Logo: Civil Discourse, An American Legacy Toolkit
A protest rally on International Women's Day, in support of women's rights.

Women’s Rights

How far have women’s rights come and how much further do we need to go? Explore seminal events, cases, and texts such as the Seneca Falls Convention of 1848, Minor v. Happersett (1875), Roe v. Wade (1973), Dobbs v. Jackson (2022), and the Equal Rights Amendment. Prepare to engage in discourse around what needs to be done to secure women’s equal rights once and for all.

Podcasts & Videos

The Abortion Debate and Fundamental Rights: Women’s Rights, Part 4

  1. Watch and listen to the 60-Second Civics video below. If you'd like, you can also read along using the script that appears below the quiz. Or you can turn on the video's subtitles and read while watching the video.
  2. Take the Daily Civics Quiz. If you get the question wrong, watch the video again or read the script and try again.
Episode Description
Mark Gage: Welcome to 60-Second Civics, the daily podcast of the Center for Civic Education. I'm Mark Gage. We are joined today by special guest Lisa Tetrault, associate professor of history at Carnegie Mellon University. Dr. Tetrault, our American Legacy pocket constitution contains excerpts from both Roe v. Wade and Dobbs v. Jackson, which overturned Roe. How does the issue of abortion relate to fundamental rights as viewed by women on both sides of the debate?

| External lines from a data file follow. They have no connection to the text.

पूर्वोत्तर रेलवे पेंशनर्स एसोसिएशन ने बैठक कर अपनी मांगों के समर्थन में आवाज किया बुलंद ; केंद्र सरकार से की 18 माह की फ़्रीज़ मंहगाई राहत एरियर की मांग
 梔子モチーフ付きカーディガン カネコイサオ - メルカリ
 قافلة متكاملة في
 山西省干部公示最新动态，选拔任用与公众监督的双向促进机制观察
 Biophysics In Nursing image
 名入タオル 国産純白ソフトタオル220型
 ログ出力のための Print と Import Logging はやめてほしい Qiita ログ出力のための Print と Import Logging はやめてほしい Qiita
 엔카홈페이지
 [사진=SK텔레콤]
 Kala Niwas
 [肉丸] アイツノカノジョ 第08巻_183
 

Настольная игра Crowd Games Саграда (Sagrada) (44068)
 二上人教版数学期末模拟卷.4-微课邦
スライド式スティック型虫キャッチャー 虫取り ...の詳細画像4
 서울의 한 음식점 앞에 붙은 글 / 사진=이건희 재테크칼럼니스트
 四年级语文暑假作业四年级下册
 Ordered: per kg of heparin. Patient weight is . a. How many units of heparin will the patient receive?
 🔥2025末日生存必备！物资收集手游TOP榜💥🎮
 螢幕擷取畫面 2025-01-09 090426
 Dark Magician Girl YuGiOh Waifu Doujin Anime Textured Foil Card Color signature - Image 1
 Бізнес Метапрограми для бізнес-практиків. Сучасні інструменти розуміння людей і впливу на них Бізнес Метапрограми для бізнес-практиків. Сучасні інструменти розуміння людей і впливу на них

Dr. Lisa Tetrault: The idea of fundamental rights is something that's founded in the Constitution, and the Constitution is the foundation in the United States for all rights. So that Constitution constantly gets interpreted and reinterpreted. When Roe was decided, one of the arguments made by women who wanted access to abortion was that the 14th Amendment, which is really the grounding for the modern rights revolution, gave them equal protection under the laws and gave them due process.

In other words, you couldn't take away their bodily autonomy. And when they argued, the states were doing that with anti-abortion laws. So the court agreed with that idea of fundamental rights that women or just people did have a fundamental right to control their bodies. The other side of the argument would say, well, there's another life here, and they would perceive a fetal life.

And they would argue that that right always or that that life also has fundamental rights. And so what many people have been doing on the other side of the debate is trying to establish something called fetal rights, which is the idea that the fetus is also covered by the Constitution that does not exist yet in law. There has never been a...there is no concept of fetal rights in our Constitution, but many people are trying to create that idea.

And although the Supreme Court threw out the idea that women were...had a fundamental right to an abortion, the idea of fetuses having constitutional protection is still something that people on the other side of the anti-abortion debate are trying to achieve.

Mark Gage: Thank you for joining us today, Dr. Tetrault. That's all for today's podcast. 60-Second Civics, where civic education only takes a minute.